Activity:
An exact, complete copy of the lines below is the expected answer.
Exercise data below:
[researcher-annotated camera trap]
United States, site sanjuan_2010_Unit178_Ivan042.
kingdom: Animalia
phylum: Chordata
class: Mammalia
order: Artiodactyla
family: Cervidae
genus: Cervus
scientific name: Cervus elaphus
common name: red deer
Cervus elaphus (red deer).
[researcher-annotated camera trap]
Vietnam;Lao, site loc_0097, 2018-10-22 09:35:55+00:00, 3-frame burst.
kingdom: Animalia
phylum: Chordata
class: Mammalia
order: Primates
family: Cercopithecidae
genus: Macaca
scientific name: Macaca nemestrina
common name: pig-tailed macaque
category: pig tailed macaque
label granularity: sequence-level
End of Exercise data.
Written response:
[researcher-annotated camera trap]
United States, site sanjuan_2010_Unit178_Ivan042.
kingdom: Animalia
phylum: Chordata
class: Mammalia
order: Artiodactyla
family: Cervidae
genus: Cervus
scientific name: Cervus elaphus
common name: red deer
Cervus elaphus (red deer).
[researcher-annotated camera trap]
Vietnam;Lao, site loc_0097, 2018-10-22 09:35:55+00:00, 3-frame burst.
kingdom: Animalia
phylum: Chordata
class: Mammalia
order: Primates
family: Cercopithecidae
genus: Macaca
scientific name: Macaca nemestrina
common name: pig-tailed macaque
category: pig tailed macaque
label granularity: sequence-level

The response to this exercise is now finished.